DOCUMENT TEXT:
((

What Most Founders Miss About the First $1M with Mike Zayonc

Most founders try to scale too early. They chase warm intros, polish the pitch, and skip the hard part: doing the reps.
In this episode, Mike Zayonc, co-founder at Kodif, shares what finding real traction actually looks like: testing fast, selling early, and staying close to the problem.
If you’re still guessing at PMF, this conversation will help you stop guessing and start proving.
Warm intros help, but execution closes.
Your network might open doors. But warm intros don’t build conviction. Early-stage buyers aren’t investing in your background. They’re betting on whether your product actually works.
Kodif’s founding team had credibility in spades: a Stanford MBA, an ex-Uber engineering lead, and years of investor relationships through Plug and Play. That got them in the room with brands like Dollar Shave Club and Good Eggs.
But deals didn’t close on pedigree.
They closed because the product delivered immediately. One engineer built a working AI chatbot in five minutes. The customer tested it on the spot and said it worked better than the system live on their site. That wasn’t a sales pitch. It was proof.
This is where many founders go wrong. They confuse attention with traction. An intro isn’t interest. Interest isn’t intent. You still need to convert.
Real PMF feels like pull, not push
Most founders try to “sell” their way to product-market fit. But real PMF isn’t something you convince people of, it’s something they pull out of you.

))

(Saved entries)
((

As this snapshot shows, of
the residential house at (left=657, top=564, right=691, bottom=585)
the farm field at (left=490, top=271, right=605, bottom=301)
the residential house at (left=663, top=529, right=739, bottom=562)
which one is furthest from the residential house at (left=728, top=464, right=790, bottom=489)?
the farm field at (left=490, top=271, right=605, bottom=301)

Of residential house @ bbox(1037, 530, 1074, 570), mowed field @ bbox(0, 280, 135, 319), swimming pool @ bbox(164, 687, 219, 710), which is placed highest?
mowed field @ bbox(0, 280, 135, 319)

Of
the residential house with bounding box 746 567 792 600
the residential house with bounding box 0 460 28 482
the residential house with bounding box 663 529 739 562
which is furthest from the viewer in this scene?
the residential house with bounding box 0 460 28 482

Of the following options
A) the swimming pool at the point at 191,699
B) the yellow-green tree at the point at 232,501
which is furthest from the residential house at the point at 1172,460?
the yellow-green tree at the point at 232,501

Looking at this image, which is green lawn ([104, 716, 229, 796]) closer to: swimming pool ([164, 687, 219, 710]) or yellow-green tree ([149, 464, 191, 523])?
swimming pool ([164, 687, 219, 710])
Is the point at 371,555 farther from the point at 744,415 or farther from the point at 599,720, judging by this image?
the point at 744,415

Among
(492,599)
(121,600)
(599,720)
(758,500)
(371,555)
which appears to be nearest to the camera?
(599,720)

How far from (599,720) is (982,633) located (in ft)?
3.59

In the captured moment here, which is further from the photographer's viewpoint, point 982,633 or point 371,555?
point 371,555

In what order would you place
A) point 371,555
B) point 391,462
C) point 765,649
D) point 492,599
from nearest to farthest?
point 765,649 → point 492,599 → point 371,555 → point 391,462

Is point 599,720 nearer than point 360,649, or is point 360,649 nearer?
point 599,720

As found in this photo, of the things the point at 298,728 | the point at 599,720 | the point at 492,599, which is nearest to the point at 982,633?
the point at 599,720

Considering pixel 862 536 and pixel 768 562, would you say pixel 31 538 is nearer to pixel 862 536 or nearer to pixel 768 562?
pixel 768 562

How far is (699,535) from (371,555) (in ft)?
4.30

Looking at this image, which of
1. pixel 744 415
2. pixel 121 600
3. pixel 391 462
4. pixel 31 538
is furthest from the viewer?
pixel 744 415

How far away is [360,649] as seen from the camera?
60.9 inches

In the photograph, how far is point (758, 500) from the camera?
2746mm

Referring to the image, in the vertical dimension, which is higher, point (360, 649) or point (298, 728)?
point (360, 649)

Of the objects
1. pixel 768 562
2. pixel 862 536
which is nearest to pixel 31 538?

))

TASK REQUIREMENTS:
(1) Answer from the episode summary:
(a) At which company is Mike Zayonc a co-founder?
(b) How long did one engineer take to build a working AI chatbot?
(c) According to the summary, what does real PMF feel like?
(2) Repeat the episode summary word for word, starting with the words "Warm intros help, but" and ending with "It was proof.".
(3) Carry on the episode summary from its last sentence.
You won't need any of these lines.

OUTPUTS FOR THE TASKS:
(1)
(a) Kodif
(b) Five minutes
(c) Pull, not push

(2)
Warm intros help, but execution closes.
Your network might open doors. But warm intros don’t build conviction. Early-stage buyers aren’t investing in your background. They’re betting on whether your product actually works.
Kodif’s founding team had credibility in spades: a Stanford MBA, an ex-Uber engineering lead, and years of investor relationships through Plug and Play. That got them in the room with brands like Dollar Shave Club and Good Eggs.
But deals didn’t close on pedigree.
They closed because the product delivered immediately. One engineer built a working AI chatbot in five minutes. The customer tested it on the spot and said it worked better than the system live on their site. That wasn’t a sales pitch. It was proof.

(3)
At first, Kodif was experimenting. They tried different products, pitched a few angles. However, the signal didn’t really emerge until customers started requesting the same thing repeatedly.
- Not “What else can you do?”
- Not “Can it also do X?”
- They said, “Can you build us an AI agent for chat and email?”
That kind of repetition is gold.
It’s not just interest, it’s direction. It tells you what to double down on. And when customers want to delve deeper into that one thing, rather than bouncing to the next shiny feature? That’s pull.
PMF isn’t always a dramatic moment. More often, it’s a quiet shift, when your roadmap starts sounding like customer requests, not founder assumptions.
Founder-led sales isn’t a phase. It’s a requirement
You can’t delegate what you don’t understand. Not yet. Not if you’re pre-product-market fit.
Early-stage sales isn’t something you hire for. It’s something you do. At this stage, you’re figuring out what the product even is. That feedback loop is too short, too fragile, and too critical to hand off.
When Mike joined Kodif, he didn’t sit back and “advise on GTM.”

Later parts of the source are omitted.